Además, el Papa ha subrayado que no se puede “reproducir al ser humano con los medios y la lógica de la tecnología. Tal planteamiento implica la reducción del ser humano a un agregado de actuaciones reproducibles a partir de un lenguaje digital, que pretende expresar todo tipo de información mediante códigos numéricos. La estrecha consonancia con el relato bíblico de la Torre de Babel muestra que el deseo de darse una lengua única está inscrito en la historia humana; y la intervención de Dios, que con demasiada precipitación se entiende solo como un castigo destructivo, contiene en cambio una bendición propositiva. De hecho, manifiesta el intento de corregir la deriva hacia un ‘pensamiento único’ a través de la multiplicidad de lenguajes.

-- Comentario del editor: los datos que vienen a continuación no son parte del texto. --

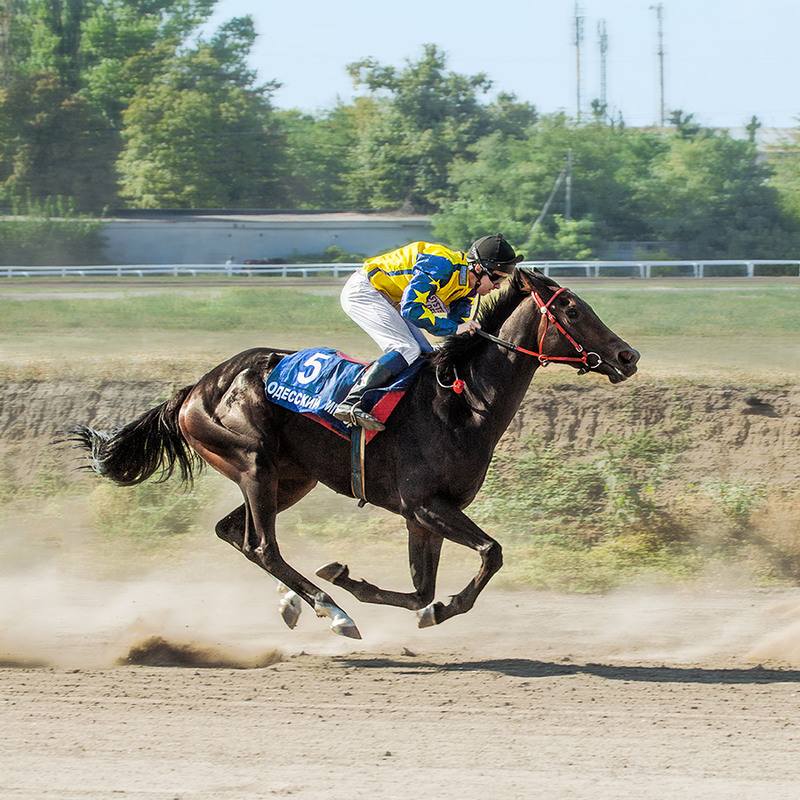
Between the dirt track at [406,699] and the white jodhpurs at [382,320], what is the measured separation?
2028 mm

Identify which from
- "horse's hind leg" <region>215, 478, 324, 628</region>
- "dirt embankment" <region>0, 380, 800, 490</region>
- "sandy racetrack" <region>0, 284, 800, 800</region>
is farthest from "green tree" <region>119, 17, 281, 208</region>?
"horse's hind leg" <region>215, 478, 324, 628</region>

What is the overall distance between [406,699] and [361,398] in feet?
5.99

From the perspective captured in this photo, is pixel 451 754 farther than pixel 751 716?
No

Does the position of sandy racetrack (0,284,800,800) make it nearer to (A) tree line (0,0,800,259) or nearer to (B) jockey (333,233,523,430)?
(B) jockey (333,233,523,430)

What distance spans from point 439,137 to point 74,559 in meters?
33.5

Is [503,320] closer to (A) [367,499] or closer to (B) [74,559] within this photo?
(A) [367,499]

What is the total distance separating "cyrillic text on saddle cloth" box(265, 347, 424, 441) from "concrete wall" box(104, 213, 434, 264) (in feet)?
99.0

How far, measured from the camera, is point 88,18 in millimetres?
47500

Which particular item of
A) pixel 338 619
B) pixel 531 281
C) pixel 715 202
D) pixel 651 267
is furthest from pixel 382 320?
pixel 715 202

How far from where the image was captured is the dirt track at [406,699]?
450 cm

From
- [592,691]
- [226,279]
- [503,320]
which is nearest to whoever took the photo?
[592,691]

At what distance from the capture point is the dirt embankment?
10.3 m

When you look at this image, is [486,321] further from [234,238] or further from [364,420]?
[234,238]

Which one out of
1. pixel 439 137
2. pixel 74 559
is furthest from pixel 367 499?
pixel 439 137
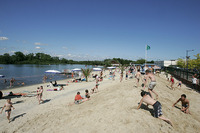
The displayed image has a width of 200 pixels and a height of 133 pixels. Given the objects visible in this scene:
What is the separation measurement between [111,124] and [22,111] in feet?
23.6

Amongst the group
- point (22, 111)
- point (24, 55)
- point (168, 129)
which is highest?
point (24, 55)

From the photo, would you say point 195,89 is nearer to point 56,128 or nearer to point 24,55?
point 56,128

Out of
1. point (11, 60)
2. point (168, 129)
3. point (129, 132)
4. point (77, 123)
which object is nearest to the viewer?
point (129, 132)

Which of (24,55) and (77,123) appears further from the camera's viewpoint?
(24,55)

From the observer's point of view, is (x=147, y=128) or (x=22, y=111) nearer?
(x=147, y=128)

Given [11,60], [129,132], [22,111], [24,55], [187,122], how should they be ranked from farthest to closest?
[24,55], [11,60], [22,111], [187,122], [129,132]

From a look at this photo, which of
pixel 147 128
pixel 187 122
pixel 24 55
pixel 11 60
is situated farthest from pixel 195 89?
pixel 24 55

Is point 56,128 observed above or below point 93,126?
below

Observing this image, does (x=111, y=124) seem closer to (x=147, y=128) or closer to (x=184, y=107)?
(x=147, y=128)

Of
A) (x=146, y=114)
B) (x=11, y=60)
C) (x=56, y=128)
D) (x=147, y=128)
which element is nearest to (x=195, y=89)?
(x=146, y=114)

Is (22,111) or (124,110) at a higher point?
(124,110)

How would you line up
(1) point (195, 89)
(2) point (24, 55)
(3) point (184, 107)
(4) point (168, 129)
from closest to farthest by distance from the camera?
(4) point (168, 129), (3) point (184, 107), (1) point (195, 89), (2) point (24, 55)

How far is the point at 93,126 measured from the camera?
4.69m

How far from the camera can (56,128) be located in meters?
5.17
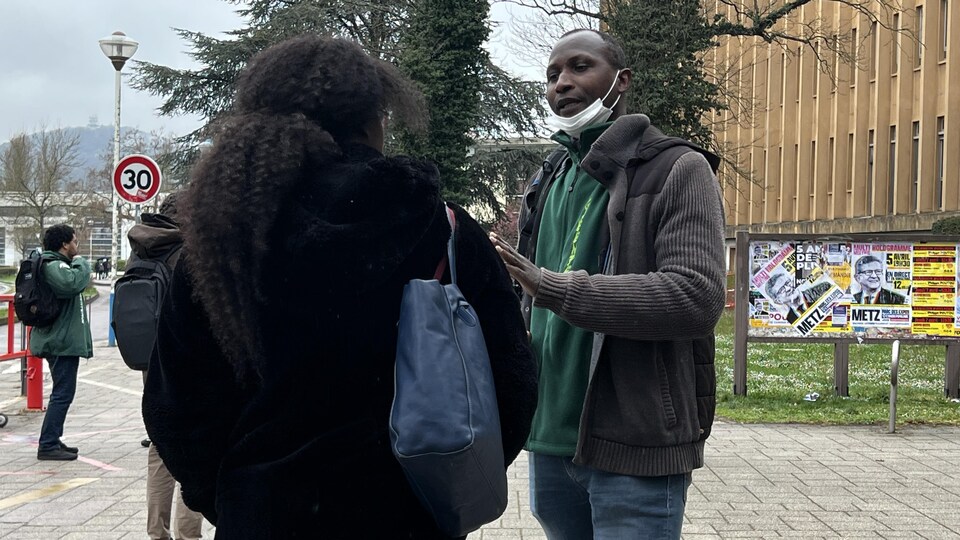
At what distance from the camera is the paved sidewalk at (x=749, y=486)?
6.29 m

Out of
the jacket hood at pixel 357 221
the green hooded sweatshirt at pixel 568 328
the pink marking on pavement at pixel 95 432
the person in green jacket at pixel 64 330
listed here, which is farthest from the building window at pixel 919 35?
the jacket hood at pixel 357 221

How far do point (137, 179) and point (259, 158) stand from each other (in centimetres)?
1662

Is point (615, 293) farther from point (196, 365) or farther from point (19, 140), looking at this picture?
point (19, 140)

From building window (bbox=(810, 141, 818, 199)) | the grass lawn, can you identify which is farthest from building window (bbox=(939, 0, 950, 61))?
the grass lawn

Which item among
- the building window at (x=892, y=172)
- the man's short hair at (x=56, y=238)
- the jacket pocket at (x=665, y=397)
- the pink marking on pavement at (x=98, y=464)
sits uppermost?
the building window at (x=892, y=172)

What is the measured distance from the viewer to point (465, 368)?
227cm

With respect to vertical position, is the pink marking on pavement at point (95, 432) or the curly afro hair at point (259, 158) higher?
the curly afro hair at point (259, 158)

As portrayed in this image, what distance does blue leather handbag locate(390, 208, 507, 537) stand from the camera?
2.20 metres

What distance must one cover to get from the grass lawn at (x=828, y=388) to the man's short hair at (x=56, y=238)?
20.4 feet

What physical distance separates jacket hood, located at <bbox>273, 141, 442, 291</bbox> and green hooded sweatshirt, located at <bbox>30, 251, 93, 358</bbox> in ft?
24.8

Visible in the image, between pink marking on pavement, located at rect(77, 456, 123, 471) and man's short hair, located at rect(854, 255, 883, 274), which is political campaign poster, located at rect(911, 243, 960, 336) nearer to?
man's short hair, located at rect(854, 255, 883, 274)

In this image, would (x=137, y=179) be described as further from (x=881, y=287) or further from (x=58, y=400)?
(x=881, y=287)

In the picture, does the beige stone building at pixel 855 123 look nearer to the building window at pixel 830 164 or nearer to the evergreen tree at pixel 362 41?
the building window at pixel 830 164

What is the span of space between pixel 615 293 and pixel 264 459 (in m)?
0.86
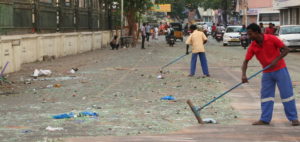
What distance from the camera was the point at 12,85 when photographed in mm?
17484

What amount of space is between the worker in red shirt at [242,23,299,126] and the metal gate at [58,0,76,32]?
2531 centimetres

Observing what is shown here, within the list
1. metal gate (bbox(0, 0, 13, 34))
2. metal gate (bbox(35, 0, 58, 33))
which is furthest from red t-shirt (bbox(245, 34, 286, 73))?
metal gate (bbox(35, 0, 58, 33))

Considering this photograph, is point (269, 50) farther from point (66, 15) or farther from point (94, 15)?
point (94, 15)

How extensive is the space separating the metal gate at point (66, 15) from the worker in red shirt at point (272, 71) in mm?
25311

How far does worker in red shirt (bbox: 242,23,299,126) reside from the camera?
9.73 meters

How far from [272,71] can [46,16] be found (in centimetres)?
2274

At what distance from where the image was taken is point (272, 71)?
32.3ft

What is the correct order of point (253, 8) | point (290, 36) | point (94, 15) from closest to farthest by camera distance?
point (290, 36), point (94, 15), point (253, 8)

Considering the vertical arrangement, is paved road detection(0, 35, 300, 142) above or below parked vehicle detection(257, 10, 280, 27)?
below

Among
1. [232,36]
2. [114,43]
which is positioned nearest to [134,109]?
[114,43]

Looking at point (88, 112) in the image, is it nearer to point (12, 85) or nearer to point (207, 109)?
point (207, 109)

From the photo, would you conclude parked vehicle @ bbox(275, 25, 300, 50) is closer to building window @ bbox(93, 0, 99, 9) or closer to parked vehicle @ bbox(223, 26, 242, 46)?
parked vehicle @ bbox(223, 26, 242, 46)

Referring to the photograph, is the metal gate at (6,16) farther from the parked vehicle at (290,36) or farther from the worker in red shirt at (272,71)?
the parked vehicle at (290,36)

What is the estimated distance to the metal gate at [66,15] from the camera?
35.0 metres
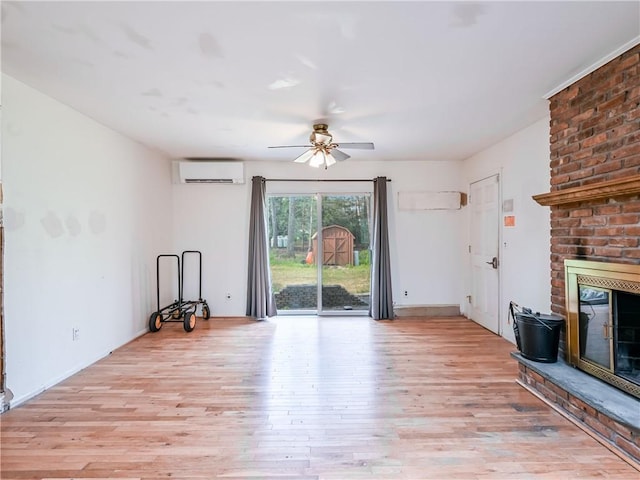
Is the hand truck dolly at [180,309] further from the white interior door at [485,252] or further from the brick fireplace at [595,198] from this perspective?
the white interior door at [485,252]

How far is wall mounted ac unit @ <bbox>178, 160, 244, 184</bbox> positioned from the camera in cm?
507

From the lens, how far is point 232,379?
9.96ft

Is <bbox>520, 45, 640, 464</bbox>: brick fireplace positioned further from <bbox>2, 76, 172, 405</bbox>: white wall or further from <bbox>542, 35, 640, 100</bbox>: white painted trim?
<bbox>2, 76, 172, 405</bbox>: white wall

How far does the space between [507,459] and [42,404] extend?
332cm

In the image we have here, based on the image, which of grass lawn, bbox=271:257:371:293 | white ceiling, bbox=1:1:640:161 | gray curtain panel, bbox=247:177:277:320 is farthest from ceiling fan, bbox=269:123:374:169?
grass lawn, bbox=271:257:371:293

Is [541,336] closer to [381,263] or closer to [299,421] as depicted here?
[299,421]

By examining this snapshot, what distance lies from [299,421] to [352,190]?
370cm

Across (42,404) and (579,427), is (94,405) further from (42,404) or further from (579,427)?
(579,427)

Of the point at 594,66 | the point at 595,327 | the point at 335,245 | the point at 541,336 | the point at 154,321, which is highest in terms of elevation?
the point at 594,66

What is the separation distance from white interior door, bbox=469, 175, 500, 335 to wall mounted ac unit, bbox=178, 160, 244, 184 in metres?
3.54

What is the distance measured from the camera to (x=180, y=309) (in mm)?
4766

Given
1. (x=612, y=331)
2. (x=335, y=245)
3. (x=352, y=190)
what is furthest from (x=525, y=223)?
(x=335, y=245)

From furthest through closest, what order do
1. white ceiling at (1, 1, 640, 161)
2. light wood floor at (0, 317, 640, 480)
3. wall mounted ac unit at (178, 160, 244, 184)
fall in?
wall mounted ac unit at (178, 160, 244, 184) < light wood floor at (0, 317, 640, 480) < white ceiling at (1, 1, 640, 161)

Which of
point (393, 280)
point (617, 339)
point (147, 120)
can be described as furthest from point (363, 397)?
point (147, 120)
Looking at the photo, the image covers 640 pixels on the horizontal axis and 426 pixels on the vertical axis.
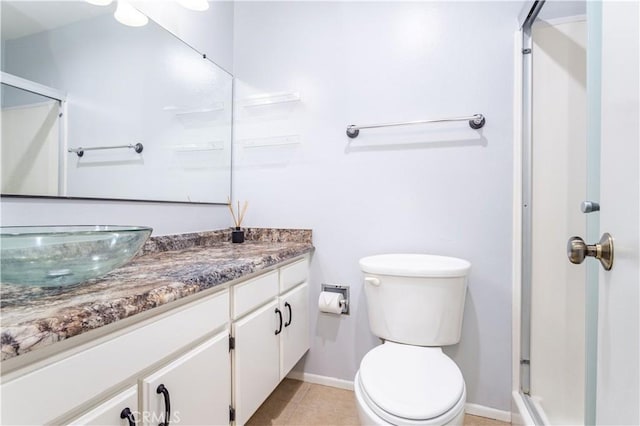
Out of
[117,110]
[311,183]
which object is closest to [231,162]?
[311,183]

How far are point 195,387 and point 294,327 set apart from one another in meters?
0.68

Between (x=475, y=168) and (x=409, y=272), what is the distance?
0.61 m

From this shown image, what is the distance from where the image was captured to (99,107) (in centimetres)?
110

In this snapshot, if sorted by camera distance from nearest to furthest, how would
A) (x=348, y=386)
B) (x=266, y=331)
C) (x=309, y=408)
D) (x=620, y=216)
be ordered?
1. (x=620, y=216)
2. (x=266, y=331)
3. (x=309, y=408)
4. (x=348, y=386)

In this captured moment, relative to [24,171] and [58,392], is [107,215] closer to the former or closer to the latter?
[24,171]

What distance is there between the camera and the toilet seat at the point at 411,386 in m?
0.85

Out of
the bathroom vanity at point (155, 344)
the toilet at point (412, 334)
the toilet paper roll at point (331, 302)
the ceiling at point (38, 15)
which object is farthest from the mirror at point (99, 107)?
the toilet at point (412, 334)

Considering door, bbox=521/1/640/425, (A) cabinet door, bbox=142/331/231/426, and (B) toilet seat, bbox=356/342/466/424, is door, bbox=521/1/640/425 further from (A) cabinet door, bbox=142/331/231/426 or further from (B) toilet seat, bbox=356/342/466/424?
(A) cabinet door, bbox=142/331/231/426

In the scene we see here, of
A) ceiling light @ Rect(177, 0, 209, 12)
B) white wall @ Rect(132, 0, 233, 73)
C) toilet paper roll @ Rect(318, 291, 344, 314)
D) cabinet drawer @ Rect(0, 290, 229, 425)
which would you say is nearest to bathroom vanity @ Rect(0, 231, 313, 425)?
cabinet drawer @ Rect(0, 290, 229, 425)

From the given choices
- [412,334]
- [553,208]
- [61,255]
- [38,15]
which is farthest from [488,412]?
[38,15]

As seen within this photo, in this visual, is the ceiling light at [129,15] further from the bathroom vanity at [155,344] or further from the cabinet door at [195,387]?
the cabinet door at [195,387]

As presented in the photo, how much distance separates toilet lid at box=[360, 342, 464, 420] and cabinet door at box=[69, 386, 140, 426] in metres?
0.63

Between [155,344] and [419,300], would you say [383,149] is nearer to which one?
[419,300]

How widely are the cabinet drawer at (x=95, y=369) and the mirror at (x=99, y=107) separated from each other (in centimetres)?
63
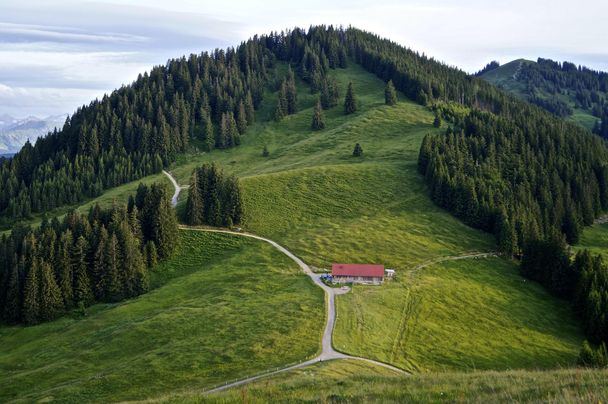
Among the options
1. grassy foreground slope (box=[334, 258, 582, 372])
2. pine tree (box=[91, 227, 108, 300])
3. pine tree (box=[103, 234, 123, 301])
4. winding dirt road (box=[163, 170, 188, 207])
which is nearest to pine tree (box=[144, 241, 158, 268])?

Los seres humanos se ven así confrontados con la limitación y la vulnerabilidad y llamados a respetar la alteridad y el cuidado recíproco”.

La tentación de creerse Dios

Francisco también ha señalado que “las crecientes capacidades de la ciencia y la tecnología llevan al ser humano a sentirse protagonista de un acto creador semejante al divino, que produce la imagen y semejanza de la vida humana, incluida la capacidad de lenguaje, con la que parecen estar dotadas las ‘máquinas parlantes’. ¿Estaría entonces en manos del hombre infundir espíritu a la materia inanimada? La tentación es insidiosa. Se nos pide, pues, que discernamos cómo ejercer responsablemente la creatividad que el hombre se ha confiado a sí mismo”.

Investigación exigente

El Papa ha indicado dos formas en que la Pontifica Academia para la Vida aborda este problema: el intercambio interdisciplinar y la sinodalidad. “Es un estilo de investigación exigente, porque implica atención y libertad de espíritu, apertura a aventurarse por caminos inexplorados y desconocidos, liberándose de todo ‘indietrismo’ estéril. Para quienes están comprometidos con una renovación seria y evangélica del pensamiento, es indispensable cuestionar incluso las opiniones adquiridas y los supuestos que no han sido examinados críticamente”.

“En esta línea, el cristianismo siempre ha ofrecido importantes contribuciones”, añade Francisco, “tomando de cada cultura en la que se ha insertado las tradiciones de sentido que allí encontraba inscritas: reinterpretándolas a la luz de la relación con el Señor, que se revela en el Evangelio, y sirviéndose de los recursos lingüísticos y conceptuales presentes en los contextos individuales”. “Se trata de un largo camino de elaboración, siempre a retomar, que exige un pensamiento capaz de abarcar varias generaciones: como el de quien planta árboles, cuyos frutos comerán sus hijos, o como el de quien construye catedrales, que completarán sus nietos”, concluye su reflexión el Papa.